• _PASSAGE SHOWN_:

# I thought I had it wrong about Kidd.



## jibikao (Nov 14, 2004)

Well, I never really like Kidd 'cause I thought he is very cocky and I don't even know if he likes Nash or not since both of them are very very good point guards. I just read this article and really enjoy it:

------------
Kidd a Nash fan and vice versa 
Saturday, November 26, 2005
BY DAVE D'ALESSANDRO
Star-Ledger Staff 
PHOENIX -- They have much in common now, not the least of which is a purity of purpose and the leadership of wounded teams trying to keep their head above .500 waters. 

But Jason Kidd and Steve Nash also share a mutual admiration, effusive in its intensity, even though once upon a time they were competing for the same job. Now they compete only for the distinction of being the best at their position, though Kidd makes it pretty clear who deserves that endorsement. 

"Steve is my pick. Steve is right there. Steve is the best. He's the MVP," Kidd said yesterday, as he and the Nets prepared for last night's encounter with Nash and the Suns. "It's great to see somebody that I've played against and also had some battles in working out (with) back in the Bay Area, now to see him at the highest point of his game. It's great." 



This isn't the first time Kidd has said that, and his ego isn't so large that he assumed he would have a monopoly on the best-point-guard status until the last ding-dong of eternity. 

Kidd, after all, is as devoted a fan as he is a player, and his eyes don't lie: Even at 31, Nash is the best in the open court, the best pick-and-roll player, probably the best passer off the dribble, and maybe even the best midrange shooter. 

Nash, however, would just as soon rank them as 1 and 1-A.

• _STATED GOAL 1_:
Using the Kidd and Nash post, answer these:
(a) Who wrote the article quoted in the post?
(b) What title does Kidd give Nash in his quote?
(c) How would Nash rank the two of them?
The Kidd and Nash post has nothing to do with the rows that come after it.

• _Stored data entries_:
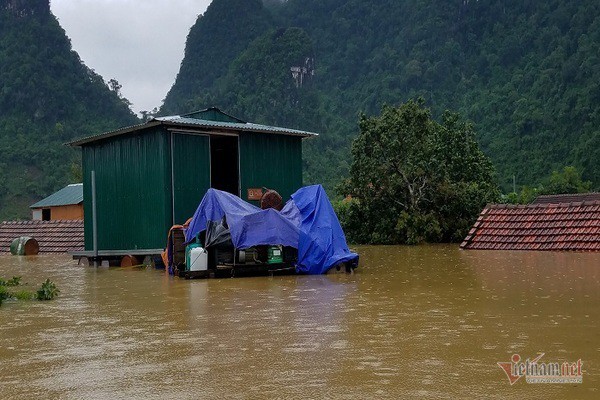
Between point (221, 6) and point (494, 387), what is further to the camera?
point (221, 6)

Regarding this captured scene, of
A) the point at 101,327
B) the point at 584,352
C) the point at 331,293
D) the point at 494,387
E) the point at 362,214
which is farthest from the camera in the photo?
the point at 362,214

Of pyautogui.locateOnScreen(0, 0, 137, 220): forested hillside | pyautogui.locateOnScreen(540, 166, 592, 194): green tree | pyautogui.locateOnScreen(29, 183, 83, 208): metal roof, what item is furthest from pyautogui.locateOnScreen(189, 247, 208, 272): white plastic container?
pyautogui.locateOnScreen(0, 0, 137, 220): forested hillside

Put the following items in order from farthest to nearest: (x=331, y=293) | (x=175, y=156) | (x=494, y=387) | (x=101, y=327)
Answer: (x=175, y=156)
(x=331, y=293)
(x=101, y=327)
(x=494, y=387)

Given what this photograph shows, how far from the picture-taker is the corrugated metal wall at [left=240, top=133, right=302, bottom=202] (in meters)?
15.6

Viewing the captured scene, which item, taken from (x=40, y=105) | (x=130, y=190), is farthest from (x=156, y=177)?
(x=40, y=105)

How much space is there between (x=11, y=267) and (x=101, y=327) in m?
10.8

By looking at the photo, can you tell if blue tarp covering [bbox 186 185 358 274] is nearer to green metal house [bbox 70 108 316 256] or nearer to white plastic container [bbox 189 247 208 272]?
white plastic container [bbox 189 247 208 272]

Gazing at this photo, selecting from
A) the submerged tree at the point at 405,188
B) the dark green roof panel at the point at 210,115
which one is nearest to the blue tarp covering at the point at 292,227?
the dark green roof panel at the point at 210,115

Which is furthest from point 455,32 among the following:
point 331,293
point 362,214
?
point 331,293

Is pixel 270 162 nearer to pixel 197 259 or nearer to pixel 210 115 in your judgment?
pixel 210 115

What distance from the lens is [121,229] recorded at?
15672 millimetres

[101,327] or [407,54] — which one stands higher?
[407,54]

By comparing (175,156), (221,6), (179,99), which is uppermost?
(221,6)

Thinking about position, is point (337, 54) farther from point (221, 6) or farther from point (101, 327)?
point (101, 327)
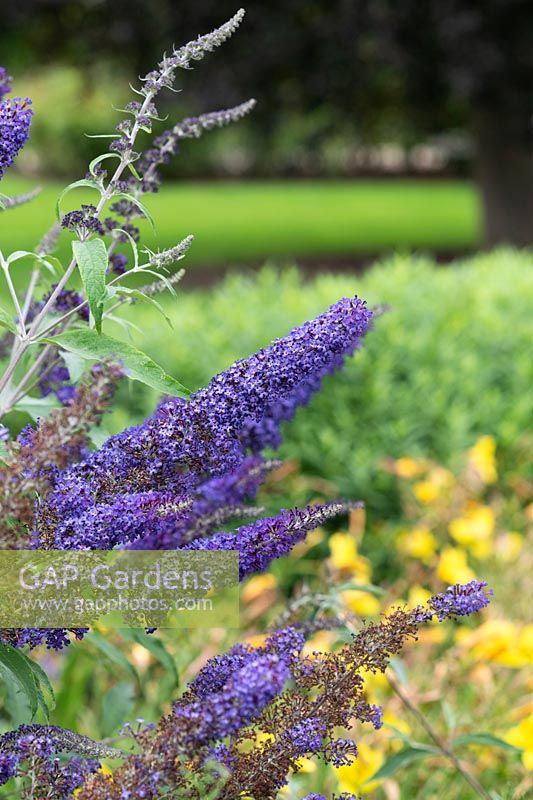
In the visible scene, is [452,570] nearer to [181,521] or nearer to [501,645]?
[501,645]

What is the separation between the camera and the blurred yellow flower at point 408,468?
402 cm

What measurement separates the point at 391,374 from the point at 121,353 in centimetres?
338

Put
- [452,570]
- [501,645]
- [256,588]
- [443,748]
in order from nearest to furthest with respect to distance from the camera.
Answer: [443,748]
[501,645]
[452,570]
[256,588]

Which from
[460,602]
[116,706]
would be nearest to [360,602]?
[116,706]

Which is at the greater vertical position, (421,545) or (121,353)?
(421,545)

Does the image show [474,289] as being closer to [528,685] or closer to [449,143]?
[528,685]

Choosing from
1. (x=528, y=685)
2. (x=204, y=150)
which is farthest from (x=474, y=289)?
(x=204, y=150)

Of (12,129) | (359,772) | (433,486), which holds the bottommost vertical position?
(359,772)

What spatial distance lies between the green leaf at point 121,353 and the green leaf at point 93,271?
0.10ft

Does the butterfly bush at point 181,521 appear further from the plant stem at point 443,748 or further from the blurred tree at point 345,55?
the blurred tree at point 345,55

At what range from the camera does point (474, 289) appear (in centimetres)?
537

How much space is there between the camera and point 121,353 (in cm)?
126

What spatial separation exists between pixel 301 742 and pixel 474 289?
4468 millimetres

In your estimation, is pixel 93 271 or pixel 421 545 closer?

• _STATED GOAL 2_: Select every line in the rows that contains the string "captured".

• _WRITTEN RESPONSE 1_:
(a) Dave D'Alessandro
(b) The MVP
(c) As 1 and 1-A

• _WRITTEN RESPONSE 2_:
Regarding this captured scene, of
Viewing the captured scene, which item, taken from (x=40, y=105) | (x=130, y=190), is farthest from (x=156, y=177)?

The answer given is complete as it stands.